O Projeto de Lei recebeu muitas críticas: o governo ataca a possibilidade de uma remoção de conteúdos compartilhados em massa; as empresas de tecnologia, por sua vez, criticam as interferências em seus modelos de negócios, na medida em que o PL 2630/20 pretende dificultar o uso de dados para publicidade, por exemplo; a sociedade civil mostra preocupação com a extensão das imunidades parlamentares para as redes sociais e, também, sobre a possibilidade de remuneração de conteúdos jornalísticos gerados na rede mundial de computadores.
O projeto de lei propõe a criação de um conselho que atuará para a realização de estudos, pareceres e recomendações sobre liberdade, responsabilidade e transparência na internet.
É bom perceber que no Brasil repercutem os debates globais em diversas estruturas, que se apoiam no Marco Civil da Internet, uma legislação de vanguarda. O debate sobre desinformação ganhou amplitude e, aos poucos, se volta cada vez mais para a estrutura (plataforma) e não para os indivíduos.
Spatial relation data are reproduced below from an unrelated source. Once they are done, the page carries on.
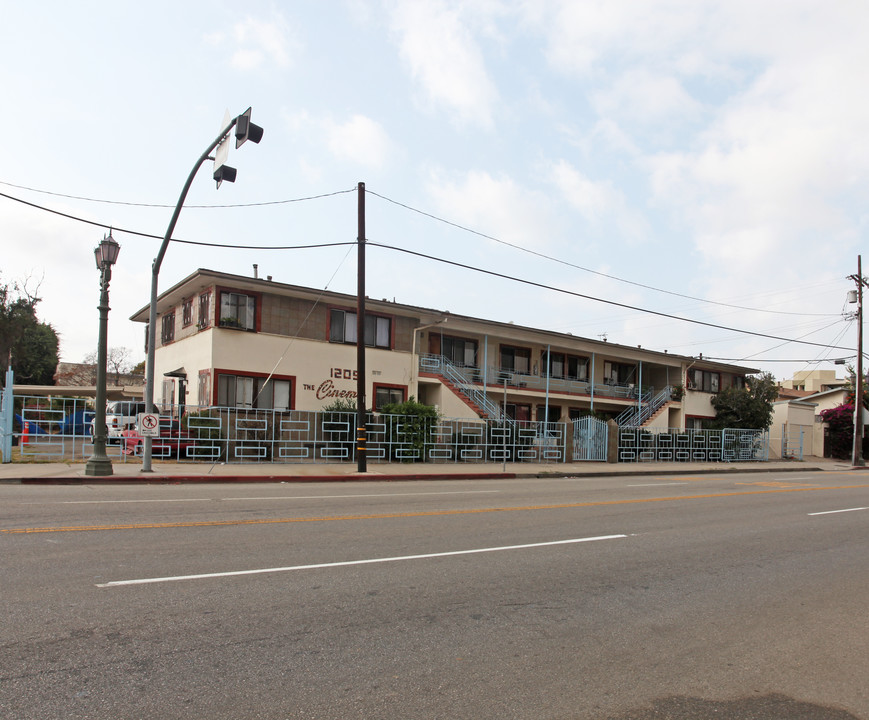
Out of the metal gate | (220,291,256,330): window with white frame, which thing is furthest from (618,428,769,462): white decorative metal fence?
(220,291,256,330): window with white frame

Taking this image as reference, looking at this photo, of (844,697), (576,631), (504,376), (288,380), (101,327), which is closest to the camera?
(844,697)

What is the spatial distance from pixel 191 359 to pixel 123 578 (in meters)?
21.3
Reitero, porém, que é preciso contrapor as propostas com direitos fundamentais, de forma a não impedir o modelo de negócios ou inviabilizar a livre iniciativa e a ordem econômica, mas sim limitar a atuação das redes sociais e daqueles que se utilizam delas para impulsionamento sem identificação da natureza publicitária do conteúdo e seu direcionamento injustificado. Propostas que não enfrentarem o poder das plataformas, dificilmente, serão bem-sucedidas no combate à desinformação em massa.
Rafael Rotundo é advogado do Luz Moreira Advogados e membro da Comissão Especial de Privacidade e Proteção de Dados da OAB/SP.